### YOUR OBJECTIVE
Rewrite every one of the records with "camera" changed to "viewer" wherever it occurs, keeping everything else the same.

### DATA SUPPLIED

-----

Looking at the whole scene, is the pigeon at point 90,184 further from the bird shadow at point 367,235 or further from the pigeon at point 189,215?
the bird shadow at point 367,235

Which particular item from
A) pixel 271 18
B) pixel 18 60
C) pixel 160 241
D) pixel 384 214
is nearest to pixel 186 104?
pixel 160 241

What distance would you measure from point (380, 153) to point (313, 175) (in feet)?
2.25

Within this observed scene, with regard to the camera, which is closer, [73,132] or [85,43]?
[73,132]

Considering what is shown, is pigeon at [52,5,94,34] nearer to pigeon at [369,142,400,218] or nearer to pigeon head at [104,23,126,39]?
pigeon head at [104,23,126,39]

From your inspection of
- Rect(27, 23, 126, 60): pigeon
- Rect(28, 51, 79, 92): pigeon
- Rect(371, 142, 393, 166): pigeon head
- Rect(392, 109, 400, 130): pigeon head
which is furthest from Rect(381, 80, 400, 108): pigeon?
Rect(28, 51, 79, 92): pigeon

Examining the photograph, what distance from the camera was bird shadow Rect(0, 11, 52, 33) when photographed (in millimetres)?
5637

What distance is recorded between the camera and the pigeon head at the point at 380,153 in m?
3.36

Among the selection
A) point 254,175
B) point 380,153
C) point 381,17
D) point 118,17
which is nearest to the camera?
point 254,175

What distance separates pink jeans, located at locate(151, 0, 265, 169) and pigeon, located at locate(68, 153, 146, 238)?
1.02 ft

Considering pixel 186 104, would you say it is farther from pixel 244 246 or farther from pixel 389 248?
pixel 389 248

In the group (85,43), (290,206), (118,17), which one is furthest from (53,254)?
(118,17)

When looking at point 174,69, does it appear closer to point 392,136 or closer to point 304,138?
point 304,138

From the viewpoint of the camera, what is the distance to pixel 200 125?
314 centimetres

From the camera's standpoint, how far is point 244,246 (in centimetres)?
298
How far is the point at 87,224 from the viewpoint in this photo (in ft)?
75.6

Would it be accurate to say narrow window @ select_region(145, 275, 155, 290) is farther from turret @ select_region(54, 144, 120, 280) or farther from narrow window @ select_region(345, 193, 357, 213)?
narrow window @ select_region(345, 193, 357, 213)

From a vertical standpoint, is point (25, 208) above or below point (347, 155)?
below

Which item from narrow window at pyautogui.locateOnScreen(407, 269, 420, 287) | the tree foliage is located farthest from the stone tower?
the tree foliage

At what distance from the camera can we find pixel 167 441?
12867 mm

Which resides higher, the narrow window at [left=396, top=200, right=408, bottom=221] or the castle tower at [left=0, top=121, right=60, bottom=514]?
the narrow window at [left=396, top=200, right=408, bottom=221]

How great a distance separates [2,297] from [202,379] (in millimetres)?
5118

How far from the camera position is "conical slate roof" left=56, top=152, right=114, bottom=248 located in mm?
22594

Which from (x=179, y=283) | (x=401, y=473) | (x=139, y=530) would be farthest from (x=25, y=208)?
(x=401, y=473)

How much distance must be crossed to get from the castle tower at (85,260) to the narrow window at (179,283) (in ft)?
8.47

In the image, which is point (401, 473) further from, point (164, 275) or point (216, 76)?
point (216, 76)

-----

### CORRECT ANSWER
Looking at the whole scene, is the pigeon at point 90,184 further from the bird shadow at point 367,235 or further from the pigeon at point 189,215?
the bird shadow at point 367,235

Which particular item from
A) pixel 271 18
B) pixel 18 60
C) pixel 160 241
D) pixel 384 214
is nearest to pixel 186 104?
pixel 160 241

What distance would you measure from point (380, 153) to point (313, 175) (in feet)?
2.25

Within this observed scene, with regard to the viewer, which is closer, [73,132] or [85,43]?
[73,132]

Considering what is shown, is pigeon at [52,5,94,34] nearer to pigeon at [369,142,400,218] or nearer to pigeon head at [104,23,126,39]?
pigeon head at [104,23,126,39]

From your inspection of
- Rect(27, 23, 126, 60): pigeon
- Rect(28, 51, 79, 92): pigeon
- Rect(371, 142, 393, 166): pigeon head
- Rect(392, 109, 400, 130): pigeon head
which is furthest from Rect(381, 80, 400, 108): pigeon?
Rect(28, 51, 79, 92): pigeon

Examining the photograph, what distance from the viewer was bird shadow Rect(0, 11, 52, 33) when photographed (in millimetres)?
5637

What distance is recorded between the viewer and the pigeon head at the point at 380,153 in m?
3.36

Among the selection
A) point 254,175
B) point 380,153
C) point 381,17
D) point 118,17
which is nearest to the viewer?
point 254,175

What distance separates pink jeans, located at locate(151, 0, 265, 169) and pigeon, located at locate(68, 153, 146, 238)?
1.02 ft

Considering pixel 186 104, would you say it is farther from pixel 244 246 or farther from pixel 389 248?
pixel 389 248

In the group (85,43), (290,206), (118,17), which one is furthest from (53,254)?
(118,17)

When looking at point 174,69, does it appear closer to point 392,136 or closer to point 304,138?
point 304,138

From the viewpoint of the viewer, what is the distance to pixel 200 125?
314 centimetres

From the viewer's standpoint, how far is point 244,246 (in centimetres)?
298
How far is the point at 87,224 from the viewpoint in this photo (in ft)?
75.6

Would it be accurate to say narrow window @ select_region(145, 275, 155, 290) is farther from turret @ select_region(54, 144, 120, 280) or farther from narrow window @ select_region(345, 193, 357, 213)?
narrow window @ select_region(345, 193, 357, 213)

From a vertical standpoint, is point (25, 208) above or below point (347, 155)?
below

Which item from narrow window at pyautogui.locateOnScreen(407, 269, 420, 287) | the tree foliage is located farthest from the stone tower?
the tree foliage

At what distance from the viewer can we find pixel 167 441?
12867 mm

Which resides higher, the narrow window at [left=396, top=200, right=408, bottom=221] or the castle tower at [left=0, top=121, right=60, bottom=514]?
the narrow window at [left=396, top=200, right=408, bottom=221]

How great a distance separates [2,297] from [202,379] (in millimetres)?
5118

How far from the viewer position is "conical slate roof" left=56, top=152, right=114, bottom=248 located in mm?
22594

Which from (x=179, y=283) | (x=401, y=473) | (x=139, y=530) would be farthest from (x=25, y=208)?
(x=401, y=473)

How much distance must be crossed to get from the castle tower at (85,260) to the narrow window at (179,283) (in ft)?
8.47

In the image, which is point (401, 473) further from, point (164, 275) or point (216, 76)?
point (216, 76)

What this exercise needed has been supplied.